Yang let Yellow go and said, “Too bad Erlang’s not here. He’d go in.”
“Of course, but he’d kill every cub he found. I want a live one.”
“I know what you mean. That dog wants to kill every wolf he sees.”
After finishing the meat he’d been given, Yellow walked off to check things out. He sniffed around and lifted his leg to leave his mark on the ground, drifting farther and farther away. Erlang, meanwhile, had still not returned, and Chen and Yang sat by the entrance waiting and watching, not knowing what else to do. No signs of life in the tunnel, yet the cubs couldn’t all have died. At least one or two would have survived the smoke, and they should be trying to get out. But another half hour passed, and none emerged. Either they were dead, the two men surmised, or there hadn’t been any in there to begin with.
While they were getting ready to head back to camp, they suddenly heard Yellow barking-now loud, now soft-somewhere behind the hill to the north, sounding like a hunting dog that had found its prey. They jumped onto their horses and rode as fast as they could up to the top of the hill; they couldn’t see Yellow but could still hear him, so they followed the sound until the rocky ground made it too hard for their horses to run and they were forced to rein them in. Crisscrossing gullies stretched out in front on the weedy, rock-strewn ground. The snowy surface was covered by the tracks of animals-rabbits, foxes, corsacs, and wolves-all of which had passed by the spot at one time or another. A profusion of waist-high cogon grass, brambles, and other underbrush filled the spaces between splintered rocks, all dried-out and withered, presenting a scene of desolation to match an abandoned Chinese graveyard. The riders kept a tight grip on the reins as the horses slipped and stumbled on the dangerously uneven ground. No cow, sheep, or horse ever grazed there; neither Chen nor Yang had ever been there.
Yellow’s barks were getting closer, but there was still no sight of him. “With all the tracks around here,” Chen said, “I wouldn’t be surprised if he’s caught a fox. Let’s speed up a little. At least the trip won’t be a total waste.”

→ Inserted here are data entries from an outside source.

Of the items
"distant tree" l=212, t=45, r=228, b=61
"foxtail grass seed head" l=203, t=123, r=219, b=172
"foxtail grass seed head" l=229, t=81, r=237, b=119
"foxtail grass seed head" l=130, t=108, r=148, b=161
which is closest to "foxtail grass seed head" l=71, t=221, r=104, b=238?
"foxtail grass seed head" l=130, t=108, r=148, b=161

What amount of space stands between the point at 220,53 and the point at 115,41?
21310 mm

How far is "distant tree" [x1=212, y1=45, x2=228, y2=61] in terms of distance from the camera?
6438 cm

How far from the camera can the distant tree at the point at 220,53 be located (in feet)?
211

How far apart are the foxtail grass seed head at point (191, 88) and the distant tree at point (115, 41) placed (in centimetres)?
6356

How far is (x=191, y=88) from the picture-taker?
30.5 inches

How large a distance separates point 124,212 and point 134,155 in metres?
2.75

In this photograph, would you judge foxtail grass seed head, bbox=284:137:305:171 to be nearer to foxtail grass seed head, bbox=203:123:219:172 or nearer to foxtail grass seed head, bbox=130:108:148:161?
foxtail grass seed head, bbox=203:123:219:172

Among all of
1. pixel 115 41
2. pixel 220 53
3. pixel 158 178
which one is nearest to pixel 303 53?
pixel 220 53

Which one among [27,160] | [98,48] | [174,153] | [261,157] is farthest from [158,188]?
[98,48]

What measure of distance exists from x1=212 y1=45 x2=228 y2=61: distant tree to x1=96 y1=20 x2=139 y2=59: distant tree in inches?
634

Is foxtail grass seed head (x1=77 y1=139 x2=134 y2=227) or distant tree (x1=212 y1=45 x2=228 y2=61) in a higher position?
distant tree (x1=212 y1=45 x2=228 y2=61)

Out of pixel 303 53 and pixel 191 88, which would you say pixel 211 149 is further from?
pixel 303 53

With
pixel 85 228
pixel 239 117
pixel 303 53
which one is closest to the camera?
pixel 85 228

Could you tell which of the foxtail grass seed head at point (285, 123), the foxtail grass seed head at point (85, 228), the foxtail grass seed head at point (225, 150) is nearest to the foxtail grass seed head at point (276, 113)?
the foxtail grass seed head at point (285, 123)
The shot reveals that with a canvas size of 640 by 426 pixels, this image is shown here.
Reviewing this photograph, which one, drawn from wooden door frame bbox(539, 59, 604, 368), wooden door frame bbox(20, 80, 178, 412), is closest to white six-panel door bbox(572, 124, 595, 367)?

Finally, after skirting the brambles, they reached the bottom of a ravine, where, as soon as they turned the corner, they spotted Yellow and were stunned by what they saw. Yellow, his tail sticking up in the air, was haranguing the entrance to an even larger, and much darker, den. The ravine was gloomy, the presence of wolves palpable. As a cold wind blew past, Chen felt his skin crawl. He wondered if they had stumbled into a wolf-pack ambush, with lupine eyes burning holes in him from their hiding places, and his hair stood on end.
The men dismounted, fettered their horses, and ran to the entrance, weapons in hand. The opening, which faced south, was at least three feet high and a couple of feet wide. Chen had never seen one bigger, not even one of the wartime tunnels he’d seen as a high school farm laborer in Hebei Province. It was so well hidden in a tiny gully, and so protected by needle grass above and rocky ground below, that it was visible only close-up. Delighted to see them, Yellow jumped and ran around Chen, as if wanting to be rewarded for his discovery. “I think we’ve found what we were looking for,” Chen said. “The way Yellow’s strutting around, he might actually have seen some cubs here.”